*Exercise description*.
Write the next part of the passage below on the Atlantic bluefin tuna, starting right after its final sentence.

The Atlantic bluefin tuna has been the foundation of one of the world's most lucrative commercial fisheries. Medium-sized and large individuals are heavily targeted for the Japanese raw-fish market, where all bluefin species are highly prized for sushi and sashimi.

This commercial importance has led to severe overfishing. The International Commission for the Conservation of Atlantic Tunas affirmed in October 2009 that Atlantic bluefin tuna stocks had declined dramatically over the last 40 years, by 72% in the Eastern Atlantic, and by 82% in the Western Atlantic. On 16 October 2009, Monaco formally recommended endangered Atlantic bluefin tuna for an Appendix I CITES listing and international trade ban. In early 2010, European officials, led by the French ecology minister, increased pressure to ban the commercial fishing of bluefin tuna internationally. However, a UN proposal to protect the species from international trade was voted down (68 against, 20 for, 30 abstaining). Since then, enforcement of regional fishing quotas has led to some increases in population. As of 4 September 2021 the Atlantic bluefin tuna was moved from the category of Endangered to the category of Least Concern on the IUCN Red List of Threatened Species. However, many regional populations are still severely depleted, including western stocks which spawn in the Gulf of Mexico.

Most bluefins are captured commercially by professional fishermen using longlines, purse seines, assorted hook-and-line gear, heavy rods and reels, and harpoons. Recreationally, bluefins have been one of the most important big-game species sought by sports fishermen since the 1930s, particularly in the United States, but also in Canada, Spain, France, England, and Italy.

==Taxonomy==
The Atlantic bluefin tuna was one of the many fish species originally described by Carl Linnaeus in his landmark 1758 10th edition of Systema Naturae, where it was given the binomial name Scomber thynnus.

It is most closely related to the Pacific bluefin tuna (T. orientalis), and more distantly to the other large tunas of the genus Thunnus – the southern bluefin tuna (T. maccoyii), the bigeye tuna (T. obesus) and the yellowfin tuna (T. albacares). The southern bluefin tuna was traditionally considered the closest relatives of the two northern species, but a recent study has suggested that the morphological similarities are the result of convergent evolution, and many are adaptations for cold water habitats. For many years, the Pacific and Atlantic bluefin tuna species were considered to be the same, or subspecies, and referred to as the "northern bluefin tuna". This name occasionally gives rise to some confusion, as the longtail tuna (T. tonggol) can in Australia sometimes be known under the name "northern bluefin tuna". This is also true in New Zealand and Fiji.

Bluefin tuna were often referred to as the common tunny, especially in the UK, Australia, and New Zealand. The name "tuna", a derivative of the Spanish atún, was widely adopted in California in the early 1900s, and has since become accepted for all tunas, including the bluefin, throughout the English-speaking world. In some languages, the red color of the bluefin's meat is included in its name, as in atún rojo (Spanish) and tonno rosso (Italian), amongst others.

*Supplied data*.
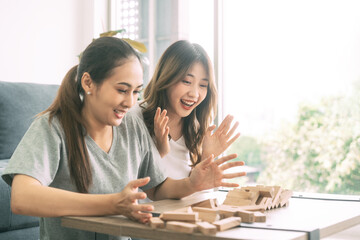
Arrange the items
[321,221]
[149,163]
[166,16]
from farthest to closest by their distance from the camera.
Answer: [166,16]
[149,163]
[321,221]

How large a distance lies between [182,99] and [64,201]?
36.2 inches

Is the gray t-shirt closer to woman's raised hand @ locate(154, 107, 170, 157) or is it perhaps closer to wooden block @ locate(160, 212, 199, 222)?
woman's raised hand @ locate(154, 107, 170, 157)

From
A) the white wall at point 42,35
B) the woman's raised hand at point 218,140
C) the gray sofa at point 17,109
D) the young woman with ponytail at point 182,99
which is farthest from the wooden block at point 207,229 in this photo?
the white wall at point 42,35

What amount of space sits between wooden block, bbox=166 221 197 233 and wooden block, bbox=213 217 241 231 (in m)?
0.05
---
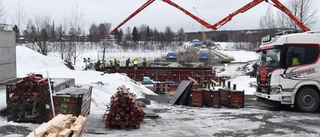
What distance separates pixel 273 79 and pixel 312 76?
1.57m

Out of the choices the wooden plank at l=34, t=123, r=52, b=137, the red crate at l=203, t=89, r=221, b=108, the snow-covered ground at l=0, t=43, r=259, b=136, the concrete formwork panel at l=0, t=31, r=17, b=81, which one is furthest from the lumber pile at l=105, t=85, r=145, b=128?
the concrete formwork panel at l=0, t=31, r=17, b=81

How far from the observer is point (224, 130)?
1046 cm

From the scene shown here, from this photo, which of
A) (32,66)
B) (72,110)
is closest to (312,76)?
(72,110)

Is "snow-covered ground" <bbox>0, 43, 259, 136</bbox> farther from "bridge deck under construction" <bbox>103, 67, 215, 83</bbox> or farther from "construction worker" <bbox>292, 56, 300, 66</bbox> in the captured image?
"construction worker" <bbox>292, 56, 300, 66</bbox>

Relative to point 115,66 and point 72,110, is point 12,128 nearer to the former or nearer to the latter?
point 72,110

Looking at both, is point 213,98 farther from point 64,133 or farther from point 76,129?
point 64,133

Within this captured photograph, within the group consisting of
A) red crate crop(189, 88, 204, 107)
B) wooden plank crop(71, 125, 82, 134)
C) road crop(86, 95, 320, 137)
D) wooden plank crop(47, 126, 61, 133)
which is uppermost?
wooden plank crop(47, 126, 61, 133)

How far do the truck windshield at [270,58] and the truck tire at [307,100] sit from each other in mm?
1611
---
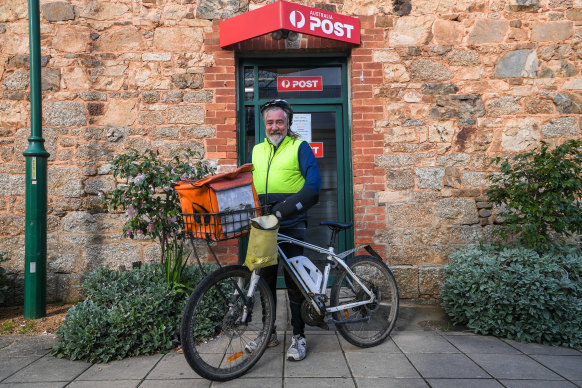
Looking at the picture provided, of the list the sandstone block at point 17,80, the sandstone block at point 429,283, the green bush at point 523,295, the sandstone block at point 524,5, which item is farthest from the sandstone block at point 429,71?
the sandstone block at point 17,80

*Answer*.
==Description==

Atlantic bluefin tuna migration

The body of the Atlantic bluefin tuna is rhomboidal in profile and robust. The head is conical and the mouth rather large. The head contains a "pineal window" that allows the fish to navigate over its multiple thousands-of-miles range. Their color is dark blue above and gray below, with a gold coruscation covering the body and bright yellow caudal finlets. Bluefin tuna can be distinguished from other family members by the relatively short length of their pectoral fins. Their livers have a unique characteristic in that they are covered with blood vessels (striated). In other tunas with short pectoral fins, such vessels are either not present or present in small numbers along the edges.

Fully mature adult specimens average 2–2.5 m long and weigh around 225–250 kg. The largest recorded specimen taken under International Game Fish Association rules was caught off North Lake, Prince Edward Island, an area renowned for huge Atlantic bluefin, and weighed 679 kg and was 3.84 m long. The longest contest between man and tuna fish occurred near Liverpool, Nova Scotia in 1934, when six men taking turns fought a 361–800 lb tuna for 62 hours. Both the Smithsonian Institution and the U. S. National Marine Fisheries Service have accepted that this species can weigh up to 910 kg, though further details are lacking. Atlantic bluefin tuna reach maturity relatively quickly. In a survey that included specimens up to 2.55 m in length and 247 kg in weight, none was believed to be older than 15 years. However, very large specimens may be up to 50 years old.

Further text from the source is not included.